- **Extract to read**
--------------------------------------------------
EL PASO, Texas (Border Report) – Border agents on Thursday honored their fallen comrades with a floral offering, reading of their names out loud and firing a 21-gun salute at the National Border Patrol Museum in Northeast El Paso.

One hundred and fifty-three agents have died on the job since the U.S. Border Patrol was created in 1924 in circumstances as diverse as being run over by smugglers to succumbing to heat exhaustion in the desert to perishing in rollover accidents during pursuits.

El Paso Border Patrol Deputy Chief Tim Sullivan said technology that enables border agents to be better aware of their surroundings is helping cut down risks. Cameras with infrared capabilities monitor the border wall 24-7; artificial intelligence camera towers track groups of people the minute they come over the border and step on ground sensors.

Still, Sullivan said the job of keeping the nation’s borders safe is inherently dangerous.

“We lost two agents in 2022 to vehicle accidents. Several of the names read died as a result of gunfire, and COVID took a big hit on us,” he said. “There is not one specific issue; it’s a dangerous job every day.”

Some of the names read included agents shot by border criminals in years past. Agent Brian Terry died of a gunshot wound to the back in an encounter with robbers near Nogales, Arizona, in 2010. Seven people were tried and convicted in connection to his death.

Agent Alexander Kirpnick, 27, was shot in the head while he and his partner attempted to arrest five drug smugglers, also near the Mexico-Arizona border, in 1998.

More recently, several border agents have taken their own lives in what one member of Congress called an “epidemic” in an agency that has seen several major migrant surges since the fall of 2018.

“We are here to pause and reflect and focus on the families of the fallen. The pain does not go away for these families, doesn’t go away for us. So, this is what we can do to honor their sacrifice,” Sullivan said.
--------------------------------------------------
- **Dataset entries**
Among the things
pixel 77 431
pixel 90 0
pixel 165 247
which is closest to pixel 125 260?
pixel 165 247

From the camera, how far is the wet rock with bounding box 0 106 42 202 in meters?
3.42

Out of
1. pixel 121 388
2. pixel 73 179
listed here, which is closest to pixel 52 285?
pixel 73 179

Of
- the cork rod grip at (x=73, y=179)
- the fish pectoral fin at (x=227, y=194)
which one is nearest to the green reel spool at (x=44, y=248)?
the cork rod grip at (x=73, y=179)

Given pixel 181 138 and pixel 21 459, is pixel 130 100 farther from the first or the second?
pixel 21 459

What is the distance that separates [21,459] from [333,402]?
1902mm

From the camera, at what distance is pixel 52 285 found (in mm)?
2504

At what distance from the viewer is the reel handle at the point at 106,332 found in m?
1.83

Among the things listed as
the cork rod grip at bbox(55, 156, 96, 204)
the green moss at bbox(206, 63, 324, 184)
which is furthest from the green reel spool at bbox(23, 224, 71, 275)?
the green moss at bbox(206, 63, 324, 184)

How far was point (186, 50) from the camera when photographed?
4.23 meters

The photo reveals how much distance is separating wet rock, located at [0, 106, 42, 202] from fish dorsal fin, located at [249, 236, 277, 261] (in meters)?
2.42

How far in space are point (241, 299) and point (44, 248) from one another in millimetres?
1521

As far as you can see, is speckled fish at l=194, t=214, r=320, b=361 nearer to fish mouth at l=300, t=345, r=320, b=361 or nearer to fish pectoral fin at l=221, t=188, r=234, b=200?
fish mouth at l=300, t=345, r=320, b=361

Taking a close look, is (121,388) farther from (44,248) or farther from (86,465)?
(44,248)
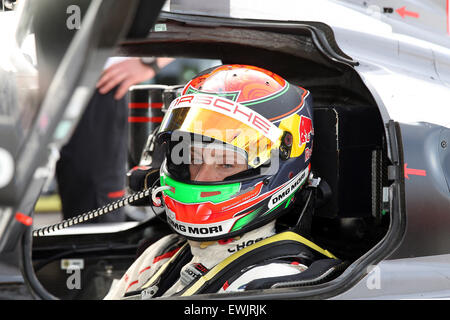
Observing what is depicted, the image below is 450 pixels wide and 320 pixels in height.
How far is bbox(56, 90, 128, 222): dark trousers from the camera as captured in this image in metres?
3.26

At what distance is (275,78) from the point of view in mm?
1792

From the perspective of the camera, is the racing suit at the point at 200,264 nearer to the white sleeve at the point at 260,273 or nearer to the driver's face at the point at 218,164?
the white sleeve at the point at 260,273

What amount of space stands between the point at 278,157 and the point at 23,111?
94 cm

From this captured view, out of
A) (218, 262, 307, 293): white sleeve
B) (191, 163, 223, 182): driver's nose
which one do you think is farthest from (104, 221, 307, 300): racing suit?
(191, 163, 223, 182): driver's nose

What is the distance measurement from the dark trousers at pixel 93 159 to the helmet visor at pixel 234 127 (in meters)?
1.72

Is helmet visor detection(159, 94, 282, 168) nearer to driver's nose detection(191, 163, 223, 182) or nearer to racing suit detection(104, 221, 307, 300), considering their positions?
driver's nose detection(191, 163, 223, 182)

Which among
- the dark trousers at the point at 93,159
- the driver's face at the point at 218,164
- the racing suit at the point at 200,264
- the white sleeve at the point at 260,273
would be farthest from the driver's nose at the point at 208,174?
the dark trousers at the point at 93,159

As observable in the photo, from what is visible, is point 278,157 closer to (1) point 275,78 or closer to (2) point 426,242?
(1) point 275,78

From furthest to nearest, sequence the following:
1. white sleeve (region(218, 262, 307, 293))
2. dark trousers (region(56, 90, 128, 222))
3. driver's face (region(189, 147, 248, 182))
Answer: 1. dark trousers (region(56, 90, 128, 222))
2. driver's face (region(189, 147, 248, 182))
3. white sleeve (region(218, 262, 307, 293))

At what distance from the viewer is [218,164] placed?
169 centimetres

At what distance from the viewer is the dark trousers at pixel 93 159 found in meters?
3.26

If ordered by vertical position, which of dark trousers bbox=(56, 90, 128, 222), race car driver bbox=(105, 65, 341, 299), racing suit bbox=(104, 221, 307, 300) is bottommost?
A: dark trousers bbox=(56, 90, 128, 222)

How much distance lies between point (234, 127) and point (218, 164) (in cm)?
13
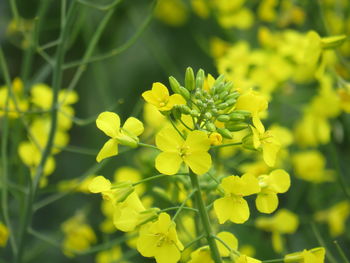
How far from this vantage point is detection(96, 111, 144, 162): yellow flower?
790mm

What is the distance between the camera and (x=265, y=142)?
0.81 meters

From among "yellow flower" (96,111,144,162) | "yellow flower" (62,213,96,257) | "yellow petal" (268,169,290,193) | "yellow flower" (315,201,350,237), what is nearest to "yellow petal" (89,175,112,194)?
"yellow flower" (96,111,144,162)

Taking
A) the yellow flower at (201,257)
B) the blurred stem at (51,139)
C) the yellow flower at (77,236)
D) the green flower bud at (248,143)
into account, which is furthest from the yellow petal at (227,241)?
the yellow flower at (77,236)

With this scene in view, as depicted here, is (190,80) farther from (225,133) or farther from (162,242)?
(162,242)

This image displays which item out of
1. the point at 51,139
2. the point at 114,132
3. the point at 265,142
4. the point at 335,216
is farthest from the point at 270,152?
the point at 335,216

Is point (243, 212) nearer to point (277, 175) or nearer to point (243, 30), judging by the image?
point (277, 175)

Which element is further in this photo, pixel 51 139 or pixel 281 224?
pixel 281 224

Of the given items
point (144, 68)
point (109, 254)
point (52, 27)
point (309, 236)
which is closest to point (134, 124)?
point (109, 254)

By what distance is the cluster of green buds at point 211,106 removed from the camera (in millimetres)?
792

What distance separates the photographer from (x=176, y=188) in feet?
3.15

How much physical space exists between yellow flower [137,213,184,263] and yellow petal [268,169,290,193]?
165 millimetres

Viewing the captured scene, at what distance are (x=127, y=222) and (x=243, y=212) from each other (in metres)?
0.16

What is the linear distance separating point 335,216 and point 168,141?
2.16 ft

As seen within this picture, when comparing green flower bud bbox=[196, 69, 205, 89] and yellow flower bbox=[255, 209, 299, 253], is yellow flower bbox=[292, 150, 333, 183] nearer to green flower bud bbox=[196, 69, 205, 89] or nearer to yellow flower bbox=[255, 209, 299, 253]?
yellow flower bbox=[255, 209, 299, 253]
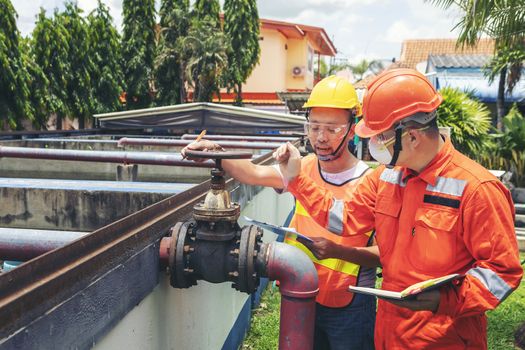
--------------------------------------------------
- **Check your understanding**
1. List the ways the border agents honored their fallen comrades, according to the article about the Border Patrol memorial.
2. Write out the part of the article about the Border Patrol memorial starting at "One hundred and" and ending at "on ground sensors.".

- **Solutions in order**
1.
- a floral offering
- reading their names out loud
- firing a 21-gun salute

2.
One hundred and fifty-three agents have died on the job since the U.S. Border Patrol was created in 1924 in circumstances as diverse as being run over by smugglers to succumbing to heat exhaustion in the desert to perishing in rollover accidents during pursuits.

El Paso Border Patrol Deputy Chief Tim Sullivan said technology that enables border agents to be better aware of their surroundings is helping cut down risks. Cameras with infrared capabilities monitor the border wall 24-7; artificial intelligence camera towers track groups of people the minute they come over the border and step on ground sensors.